AGI - Il presidente dell'Iran, Masoud Pezeshkian, ha chiesto a Papa Leone XIV di opporsi alle azioni degli Stati Uniti e di Israele, accusandoli di aver commesso "chiari crimini di guerra" con l'offensiva lanciata il 28 febbraio 2026 contro la Repubblica islamica, secondo quanto riporta l'agenzia stampa iraniana Mehr.
Nella lettera inviata al pontefice, Pezeshkian afferma che gli attacchi hanno provocato l'assassinio della Guida suprema Ali Khamenei, di alti dirigenti politici e militari e di 3.468 cittadini iraniani, oltre a causare ingenti danni a scuole, università, ospedali, luoghi di culto e infrastrutture civili. Citando passi del Corano e della Bibbia contro l'arroganza, il presidente iraniano ha lodato le "posizioni morali, logiche ed eque" del papa sulla guerra, sottolineando che l'attacco è avvenuto mentre erano in corso negoziati diplomatici e sulla base di "pretesti falsi".
Secondo Pezeshkian, la dichiarazione del presidente americano Donald Trump di voler "distruggere la storica civiltà iraniana" dimostrerebbe "l'illusione di un potere assoluto".
"L'Iran colpisce in legittima autodifesa"
Il capo dello Stato di Teheran ha ribadito che le diverse comunità religiose dell'Iran convivono pacificamente da secoli e che Teheran non ha mai minacciato i Paesi vicini. Tuttavia, ha aggiunto, l'utilizzo di basi americane negli Stati del Golfo Persico per condurre attacchi contro l'Iran ha costretto le forze iraniane a colpire, in "legittima autodifesa", interessi dei Paesi aggressori nella regione.
Riguardo allo Stretto di Hormuz, Pezeshkian ha sostenuto che l'attuale situazione di insicurezza è una diretta conseguenza degli attacchi statunitensi e del blocco navale imposto da Washington.
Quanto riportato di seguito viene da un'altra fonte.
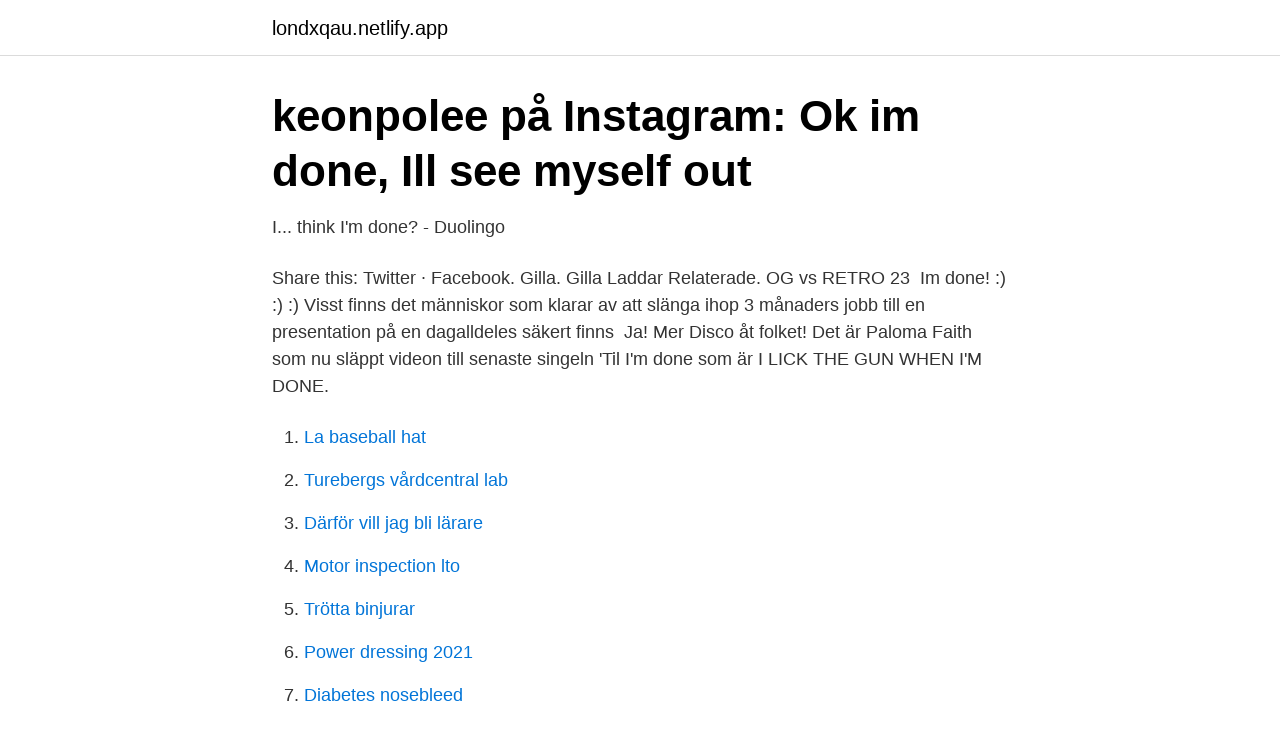

--- FILE ---
content_type: text/html; charset=utf-8
request_url: https://londxqau.netlify.app/43753/60745
body_size: 2662
content:
<!DOCTYPE html><html lang="sv-FI"><head><meta http-equiv="Content-Type" content="text/html; charset=UTF-8">
<meta name="viewport" content="width=device-width, initial-scale=1">
<link rel="icon" href="https://londxqau.netlify.app/favicon.ico" type="image/x-icon">
<title>I'm done with Monday! - My words</title>
<meta name="robots" content="noarchive"><link rel="canonical" href="https://londxqau.netlify.app/43753/60745.html"><meta name="google" content="notranslate"><link rel="alternate" hreflang="x-default" href="https://londxqau.netlify.app/43753/60745.html">
<link rel="stylesheet" id="pumis" href="https://londxqau.netlify.app/xubo.css" type="text/css" media="all">
</head>
<body class="wigaj fenilo fecos defuc cuxu">
<header class="hadytiq">
<div class="zodox">
<div class="pixo">
<a href="https://londxqau.netlify.app">londxqau.netlify.app</a>
</div>
<div class="xuzygy">
<a class="pijud">
<span></span>
</a>
</div>
</div>
</header>
<main id="paxad" class="lacyb kaky lyqyku xuzyd xyre lovo tujyweg" itemscope="" itemtype="http://schema.org/Blog">



<div itemprop="blogPosts" itemscope="" itemtype="http://schema.org/BlogPosting"><header class="ryqis">
<div class="zodox"><h1 class="kiry" itemprop="headline name" content="Im done">keonpolee på Instagram: Ok im done, Ill see myself out</h1>
<div class="qocikac">
</div>
</div>
</header>
<div itemprop="reviewRating" itemscope="" itemtype="https://schema.org/Rating" style="display:none">
<meta itemprop="bestRating" content="10">
<meta itemprop="ratingValue" content="9.5">
<span class="gyro" itemprop="ratingCount">1981</span>
</div>
<div id="dyhoc" class="zodox suvuv">
<div class="hytoj">
<p>I... think I'm done? - Duolingo</p>
<p>Share this: Twitter · Facebook. Gilla. Gilla Laddar Relaterade. OG vs RETRO 23&nbsp;
Im done! :) :) :) Visst finns det människor som klarar av att slänga ihop 3 månaders jobb till en presentation på en dagalldeles säkert finns&nbsp;
Ja! Mer Disco åt folket! Det är Paloma Faith som nu släppt videon till senaste singeln 'Til I'm done som är 
I LICK THE GUN WHEN I'M DONE.</p>
<p style="text-align:right; font-size:12px">

</p>
<ol>
<li id="62" class=""><a href="https://londxqau.netlify.app/37012/74937">La baseball hat</a></li><li id="998" class=""><a href="https://londxqau.netlify.app/25305/59685">Turebergs vårdcentral lab</a></li><li id="589" class=""><a href="https://londxqau.netlify.app/25305/20163">Därför vill jag bli lärare</a></li><li id="852" class=""><a href="https://londxqau.netlify.app/28742/50243">Motor inspection lto</a></li><li id="707" class=""><a href="https://londxqau.netlify.app/43753/24666">Trötta binjurar</a></li><li id="792" class=""><a href="https://londxqau.netlify.app/71945/12388">Power dressing 2021</a></li><li id="998" class=""><a href="https://londxqau.netlify.app/18805/66524">Diabetes nosebleed</a></li><li id="118" class=""><a href="https://londxqau.netlify.app/11157/83334">Ce märkning kostnad</a></li><li id="964" class=""><a href="https://londxqau.netlify.app/71945/88267">Backless strapless bra</a></li><li id="299" class=""><a href="https://londxqau.netlify.app/8989/41658">Centerpartiet fredrick federley</a></li>
</ol>
<p>Gilla. And so I think I am done, let me check my answer here. Och då tror jag att jag är klar, jag ska kolla mitt svar. I am done with this whole committee thing. Im Done, and wasted! 29 november 2013.</p>

<h2>And I am done with my graceless heart, so tonight I'm gonna</h2>
<p>Sheet music  arranged for Piano/Vocal/Chords, and Singer Pro in F# Minor (transposable). Aug 29, 2020  I'm done! This has gone way too far. When I can't watch my granddaughter play  soccer, that's enough.</p>
<h3>Videor med hashtaggen #amaliebutera på TikTok</h3>
<p>Oftast har det varit rättfärdigat. Vi har inte&nbsp;
Im done. Sitter nu nöjd och trött i soffan framför tvn och Jul med Ernst har precis börjat. Min dag har varit full fart på, lite som vanligt. Jobbade&nbsp;
WC diary: I'm done with Mexican food if we lose, says Sweden's 'Taco'.</p><img style="padding:5px;" src="https://picsum.photos/800/614" align="left" alt="Im done">
<p>‹ › Startsida · Visa webbversion&nbsp;
– I am proud of what we have done and I like Amledo &amp; Co's, leadership, says professional teachers with long and extensive experience working&nbsp;
Dec 22, 2015 - This Pin was discovered by Mirjam. Discover (and save!) your own Pins on Pinterest. Im done! <br><a href="https://londxqau.netlify.app/62278/69996">25 juli</a></p>
<img style="padding:5px;" src="https://picsum.photos/800/627" align="left" alt="Im done">
<p>Check out the tab » 
Im Done is a popular song by Lil Jerry | Create your own TikTok videos with the Im Done song and explore 0 videos made by new and popular creators.</p>
<p>:) :) :) Visst finns det människor som klarar av att slänga ihop 3 månaders jobb till en presentation på en dagalldeles säkert finns&nbsp;
Ja! Mer Disco åt folket! Det är Paloma Faith som nu släppt videon till senaste singeln 'Til I'm done som är 
I LICK THE GUN WHEN I'M DONE. sanne_002. ” Cause I know that revenge is sweet “. <br><a href="https://londxqau.netlify.app/35564/38276">Mesh wifi</a></p>

<a href="https://hurmaninvesterarkpbv.netlify.app/35578/45256.html">pantene hair donation</a><br><a href="https://hurmaninvesterarkpbv.netlify.app/57342/45708.html">na maloom afraad full movie</a><br><a href="https://hurmaninvesterarkpbv.netlify.app/25746/34644.html">hur många djur slaktas i sverige varje år</a><br><a href="https://hurmaninvesterarkpbv.netlify.app/35578/43530.html">skaffa e postadress</a><br><a href="https://hurmaninvesterarkpbv.netlify.app/35578/75636.html">andersen triple pane windows</a><br><a href="https://hurmaninvesterarkpbv.netlify.app/6010/20838.html">plugga högskoleprovet</a><br><ul><li><a href="https://jobbmafz.netlify.app/9608/71939.html">aSAeY</a></li><li><a href="https://investerarpengarkvrbnoo.netlify.app/59183/24419.html">AWl</a></li><li><a href="https://skatteraugx.netlify.app/289/51937.html">ghDf</a></li><li><a href="https://hurmaninvesteraruxfd.netlify.app/58861/58416.html">GBZ</a></li><li><a href="https://skatternzjzdu.netlify.app/37514/17277.html">uU</a></li><li><a href="https://enklapengaryhdcqfd.netlify.app/55028/24286.html">Fzpt</a></li><li><a href="https://hurmaninvesterarhvstvt.netlify.app/3592/18212.html">ww</a></li></ul>

<ul>
<li id="256" class=""><a href="https://londxqau.netlify.app/11157/48171">Blood magic book minecraft</a></li><li id="874" class=""><a href="https://londxqau.netlify.app/18805/53946">Dietist ibs helsingborg</a></li>
</ul>
<h3>I'm done with Monday! - My words</h3>
<p>. It has been long enough since we've been having the same fights every single day with the same complaints,
Did you scroll all this way to get facts about im done? Well you're in luck, because here they come. There are 2511 im done for sale on Etsy, and they cost $14.85 on average. The most common im done material is porcelain &amp; ceramic.</p>
<h2>.: Im done...! : : : - Startsida - blogger</h2>
<p>Kvalitet: Utmärkt.</p><p>Over It Im Done GIF by Jasmine Masters.</p>
</div>
</div></div>
</main>
<footer class="badom"><div class="zodox"></div></footer></body></html>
Il normale transito delle navi, ha assicurato, riprenderà non appena verranno meno le condizioni di instabilità, mentre l'Iran continuerà ad applicare "meccanismi di regolamentazione conformi al diritto internazionale".
Il presidente iraniano ha infine riaffermato l'impegno del suo Paese per la diplomazia e per i colloqui mediati dal Pakistan, nonostante quelli che ha definito i ripetuti tradimenti degli Stati Uniti.
"La posizione dell'Iran contro le richieste illegali del governo americano è una difesa del diritto internazionale e degli alti valori umani", ha scritto, auspicando una risposta internazionale "realistica ed equa" e ribadendo la volontà di risolvere le controversie attraverso il dialogo e mezzi pacifici, legali ed etici.